___ DATA FOR THE TASK

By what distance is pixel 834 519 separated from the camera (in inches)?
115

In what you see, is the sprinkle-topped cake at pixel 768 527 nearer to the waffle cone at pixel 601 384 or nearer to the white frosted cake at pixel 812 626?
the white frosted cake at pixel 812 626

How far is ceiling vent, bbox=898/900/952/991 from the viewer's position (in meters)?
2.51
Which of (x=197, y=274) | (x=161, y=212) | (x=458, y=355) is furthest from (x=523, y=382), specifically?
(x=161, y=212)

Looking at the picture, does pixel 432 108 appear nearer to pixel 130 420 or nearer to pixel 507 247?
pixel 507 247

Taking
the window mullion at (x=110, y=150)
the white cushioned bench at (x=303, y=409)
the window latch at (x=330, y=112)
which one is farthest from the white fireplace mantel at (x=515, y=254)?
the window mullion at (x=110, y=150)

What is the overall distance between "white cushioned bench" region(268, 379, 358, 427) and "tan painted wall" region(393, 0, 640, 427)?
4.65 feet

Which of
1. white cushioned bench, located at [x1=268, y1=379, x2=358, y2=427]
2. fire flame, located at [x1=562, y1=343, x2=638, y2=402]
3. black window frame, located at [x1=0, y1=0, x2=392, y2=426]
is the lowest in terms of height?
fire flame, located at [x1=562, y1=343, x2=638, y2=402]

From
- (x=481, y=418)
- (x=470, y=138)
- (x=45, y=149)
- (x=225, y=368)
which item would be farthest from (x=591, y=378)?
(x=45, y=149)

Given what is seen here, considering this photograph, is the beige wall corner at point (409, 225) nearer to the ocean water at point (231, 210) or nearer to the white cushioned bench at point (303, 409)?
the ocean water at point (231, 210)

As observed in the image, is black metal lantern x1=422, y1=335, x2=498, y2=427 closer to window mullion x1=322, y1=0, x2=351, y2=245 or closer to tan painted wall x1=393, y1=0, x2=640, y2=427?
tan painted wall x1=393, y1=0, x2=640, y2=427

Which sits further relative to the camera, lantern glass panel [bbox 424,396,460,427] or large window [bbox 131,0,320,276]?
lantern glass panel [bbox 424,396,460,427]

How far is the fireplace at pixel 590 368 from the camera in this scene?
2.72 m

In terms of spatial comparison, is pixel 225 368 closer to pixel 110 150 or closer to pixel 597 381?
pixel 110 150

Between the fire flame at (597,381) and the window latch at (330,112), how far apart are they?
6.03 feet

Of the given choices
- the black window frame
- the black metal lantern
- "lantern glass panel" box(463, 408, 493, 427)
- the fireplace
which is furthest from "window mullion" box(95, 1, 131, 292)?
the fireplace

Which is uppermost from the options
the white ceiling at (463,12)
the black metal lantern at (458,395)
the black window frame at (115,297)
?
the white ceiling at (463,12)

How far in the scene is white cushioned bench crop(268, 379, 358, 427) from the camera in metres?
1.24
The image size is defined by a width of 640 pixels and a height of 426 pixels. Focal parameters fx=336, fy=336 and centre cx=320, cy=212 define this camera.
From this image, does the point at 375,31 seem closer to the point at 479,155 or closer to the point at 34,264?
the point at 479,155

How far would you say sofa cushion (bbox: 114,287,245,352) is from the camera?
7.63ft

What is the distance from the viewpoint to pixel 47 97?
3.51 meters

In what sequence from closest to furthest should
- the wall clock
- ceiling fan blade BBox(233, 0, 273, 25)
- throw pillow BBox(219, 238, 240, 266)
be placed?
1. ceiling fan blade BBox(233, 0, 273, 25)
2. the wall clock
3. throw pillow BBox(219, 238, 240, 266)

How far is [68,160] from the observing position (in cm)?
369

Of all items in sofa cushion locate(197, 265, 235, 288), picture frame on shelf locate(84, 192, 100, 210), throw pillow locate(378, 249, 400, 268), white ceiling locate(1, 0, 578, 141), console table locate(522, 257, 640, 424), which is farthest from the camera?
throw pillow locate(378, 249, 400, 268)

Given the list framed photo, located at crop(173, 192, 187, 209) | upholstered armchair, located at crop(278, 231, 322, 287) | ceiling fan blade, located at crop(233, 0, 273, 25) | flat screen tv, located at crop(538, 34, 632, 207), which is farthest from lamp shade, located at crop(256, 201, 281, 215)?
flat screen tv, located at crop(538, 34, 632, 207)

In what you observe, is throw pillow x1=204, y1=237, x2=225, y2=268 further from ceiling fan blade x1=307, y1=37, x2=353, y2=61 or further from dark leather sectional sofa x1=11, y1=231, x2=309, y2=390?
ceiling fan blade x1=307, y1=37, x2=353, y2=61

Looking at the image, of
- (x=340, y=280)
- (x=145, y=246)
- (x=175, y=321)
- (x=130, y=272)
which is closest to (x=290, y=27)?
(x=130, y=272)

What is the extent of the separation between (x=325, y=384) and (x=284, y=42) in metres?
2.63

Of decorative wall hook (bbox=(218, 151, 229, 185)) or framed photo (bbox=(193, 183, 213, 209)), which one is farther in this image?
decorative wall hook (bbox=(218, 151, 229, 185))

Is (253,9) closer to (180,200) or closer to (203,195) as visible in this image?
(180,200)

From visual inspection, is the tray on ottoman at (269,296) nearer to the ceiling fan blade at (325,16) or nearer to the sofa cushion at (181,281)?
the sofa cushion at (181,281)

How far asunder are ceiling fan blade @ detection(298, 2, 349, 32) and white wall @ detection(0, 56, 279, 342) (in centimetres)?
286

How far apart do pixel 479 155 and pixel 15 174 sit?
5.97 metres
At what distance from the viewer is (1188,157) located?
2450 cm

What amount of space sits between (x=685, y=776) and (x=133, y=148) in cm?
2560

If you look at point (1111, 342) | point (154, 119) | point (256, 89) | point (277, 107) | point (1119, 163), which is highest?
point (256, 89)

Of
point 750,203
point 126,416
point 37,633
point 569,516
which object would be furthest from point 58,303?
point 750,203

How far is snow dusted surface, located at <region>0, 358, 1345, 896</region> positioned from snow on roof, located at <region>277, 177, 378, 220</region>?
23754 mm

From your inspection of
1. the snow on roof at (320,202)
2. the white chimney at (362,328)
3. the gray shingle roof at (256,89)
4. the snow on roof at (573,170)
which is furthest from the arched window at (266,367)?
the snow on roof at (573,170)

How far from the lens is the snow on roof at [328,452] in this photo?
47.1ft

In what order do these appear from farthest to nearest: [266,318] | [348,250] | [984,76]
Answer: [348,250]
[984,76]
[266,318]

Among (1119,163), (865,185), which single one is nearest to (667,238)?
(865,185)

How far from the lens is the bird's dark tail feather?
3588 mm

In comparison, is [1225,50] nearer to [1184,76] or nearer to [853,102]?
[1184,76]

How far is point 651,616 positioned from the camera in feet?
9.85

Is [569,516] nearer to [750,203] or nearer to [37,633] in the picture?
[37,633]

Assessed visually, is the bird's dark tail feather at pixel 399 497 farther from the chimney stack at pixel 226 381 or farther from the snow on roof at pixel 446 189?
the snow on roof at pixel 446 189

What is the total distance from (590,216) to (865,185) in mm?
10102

______

> _TASK REQUIREMENTS_
Reproduce the entire listing above verbatim, keeping every line in its original order.

> _EXERCISE SOLUTION_
By what distance is pixel 834 519 separated from the camera (in inches)?
115

In what you see, is the sprinkle-topped cake at pixel 768 527 nearer to the waffle cone at pixel 601 384 or nearer to the white frosted cake at pixel 812 626?
the white frosted cake at pixel 812 626

How far is ceiling vent, bbox=898/900/952/991 from the viewer's position (in meters)?
2.51
Which of (x=197, y=274) | (x=161, y=212) | (x=458, y=355) is furthest from (x=523, y=382), specifically?
(x=161, y=212)

Looking at the picture, does pixel 432 108 appear nearer to pixel 130 420 or nearer to pixel 507 247?
pixel 507 247

Taking
the window mullion at (x=110, y=150)
the white cushioned bench at (x=303, y=409)
the window latch at (x=330, y=112)
which one is farthest from the white fireplace mantel at (x=515, y=254)?
the window mullion at (x=110, y=150)

What is the overall distance between "white cushioned bench" region(268, 379, 358, 427) and "tan painted wall" region(393, 0, 640, 427)?
4.65 feet

Which of
1. white cushioned bench, located at [x1=268, y1=379, x2=358, y2=427]
2. fire flame, located at [x1=562, y1=343, x2=638, y2=402]
3. black window frame, located at [x1=0, y1=0, x2=392, y2=426]
is the lowest in terms of height?
fire flame, located at [x1=562, y1=343, x2=638, y2=402]

From
- (x=481, y=418)
- (x=470, y=138)
- (x=45, y=149)
- (x=225, y=368)
which item would be farthest from (x=591, y=378)?
(x=45, y=149)

Given what is seen here, considering this photograph, is the beige wall corner at point (409, 225) nearer to the ocean water at point (231, 210) or nearer to the white cushioned bench at point (303, 409)?
the ocean water at point (231, 210)

As observed in the image, is black metal lantern x1=422, y1=335, x2=498, y2=427 closer to window mullion x1=322, y1=0, x2=351, y2=245 or closer to tan painted wall x1=393, y1=0, x2=640, y2=427?
tan painted wall x1=393, y1=0, x2=640, y2=427

Which sits further relative to the camera, lantern glass panel [bbox 424,396,460,427] or large window [bbox 131,0,320,276]?
lantern glass panel [bbox 424,396,460,427]

How far is the fireplace at pixel 590 368 from the camera in this scene?
2.72 m

In terms of spatial comparison, is pixel 225 368 closer to pixel 110 150 or closer to pixel 597 381?
pixel 110 150

Between the fire flame at (597,381) and the window latch at (330,112), how far apart are they?
6.03 feet

Of the given choices
- the black window frame
- the black metal lantern
- "lantern glass panel" box(463, 408, 493, 427)
- the fireplace
which is furthest from "window mullion" box(95, 1, 131, 292)?
the fireplace

Which is uppermost from the options
the white ceiling at (463,12)
the black metal lantern at (458,395)
the black window frame at (115,297)
?
the white ceiling at (463,12)

How far in the scene is white cushioned bench crop(268, 379, 358, 427) from the camera in metres?
1.24
The image size is defined by a width of 640 pixels and a height of 426 pixels. Focal parameters fx=336, fy=336 and centre cx=320, cy=212 define this camera.
From this image, does the point at 375,31 seem closer to the point at 479,155 or closer to the point at 34,264?
the point at 479,155

How far would you say sofa cushion (bbox: 114,287,245,352) is from the camera?
7.63ft

What is the distance from the viewpoint to pixel 47 97?
3.51 meters

In what sequence from closest to furthest should
- the wall clock
- ceiling fan blade BBox(233, 0, 273, 25)
- throw pillow BBox(219, 238, 240, 266)
be placed?
1. ceiling fan blade BBox(233, 0, 273, 25)
2. the wall clock
3. throw pillow BBox(219, 238, 240, 266)

How far is [68,160] from the observing position (in cm)?
369

Of all items in sofa cushion locate(197, 265, 235, 288), picture frame on shelf locate(84, 192, 100, 210), throw pillow locate(378, 249, 400, 268), white ceiling locate(1, 0, 578, 141), console table locate(522, 257, 640, 424), which is farthest from the camera?
throw pillow locate(378, 249, 400, 268)

Given the list framed photo, located at crop(173, 192, 187, 209) | upholstered armchair, located at crop(278, 231, 322, 287) | ceiling fan blade, located at crop(233, 0, 273, 25) | flat screen tv, located at crop(538, 34, 632, 207), which is farthest from lamp shade, located at crop(256, 201, 281, 215)?
flat screen tv, located at crop(538, 34, 632, 207)

In what you observe, is throw pillow x1=204, y1=237, x2=225, y2=268 further from ceiling fan blade x1=307, y1=37, x2=353, y2=61 or further from dark leather sectional sofa x1=11, y1=231, x2=309, y2=390?
ceiling fan blade x1=307, y1=37, x2=353, y2=61

Looking at the image, of
- (x=340, y=280)
- (x=145, y=246)
- (x=175, y=321)
- (x=130, y=272)
which is closest to (x=290, y=27)?
(x=130, y=272)

What is the extent of the separation between (x=325, y=384) and (x=284, y=42) in metres?
2.63

Of decorative wall hook (bbox=(218, 151, 229, 185)) or framed photo (bbox=(193, 183, 213, 209)), which one is farther in this image?
decorative wall hook (bbox=(218, 151, 229, 185))

Is (253,9) closer to (180,200) or closer to (203,195) as visible in this image?
(180,200)

From visual inspection, is the tray on ottoman at (269,296) nearer to the ceiling fan blade at (325,16) or nearer to the sofa cushion at (181,281)?
the sofa cushion at (181,281)

How far asunder are ceiling fan blade @ detection(298, 2, 349, 32) and white wall @ detection(0, 56, 279, 342) (in centimetres)?
286

How far apart do pixel 479 155 and pixel 15 174 sit?
5.97 metres
At what distance from the viewer is (1188,157) located?
2450 cm

What amount of space sits between (x=685, y=776) and (x=133, y=148) in cm?
2560

If you look at point (1111, 342) | point (154, 119) | point (256, 89) | point (277, 107) | point (1119, 163), which is highest?
point (256, 89)

Of
point 750,203
point 126,416
point 37,633
point 569,516
which object would be furthest from point 58,303?
point 750,203

How far is snow dusted surface, located at <region>0, 358, 1345, 896</region> positioned from snow on roof, located at <region>277, 177, 378, 220</region>?
23754 mm

From your inspection of
1. the snow on roof at (320,202)
2. the white chimney at (362,328)
3. the gray shingle roof at (256,89)
4. the snow on roof at (573,170)
which is furthest from the arched window at (266,367)?
the snow on roof at (573,170)

How far from the lens is the snow on roof at [328,452] in this photo?
47.1ft

In what order do these appear from farthest to nearest: [266,318] | [348,250] | [984,76]
Answer: [348,250]
[984,76]
[266,318]

Among (1119,163), (865,185), which single one is nearest to (667,238)?
(865,185)

How far from the lens is the bird's dark tail feather?
3588 mm

In comparison, is [1225,50] nearer to [1184,76] or nearer to [853,102]?
[1184,76]

How far is point 651,616 positioned from the camera in feet?
9.85

Is [569,516] nearer to [750,203] or nearer to [37,633] in the picture?
[37,633]

Assessed visually, is the bird's dark tail feather at pixel 399 497 farther from the chimney stack at pixel 226 381 or farther from the snow on roof at pixel 446 189?
the snow on roof at pixel 446 189

What is the total distance from (590,216) to (865,185) in mm?
10102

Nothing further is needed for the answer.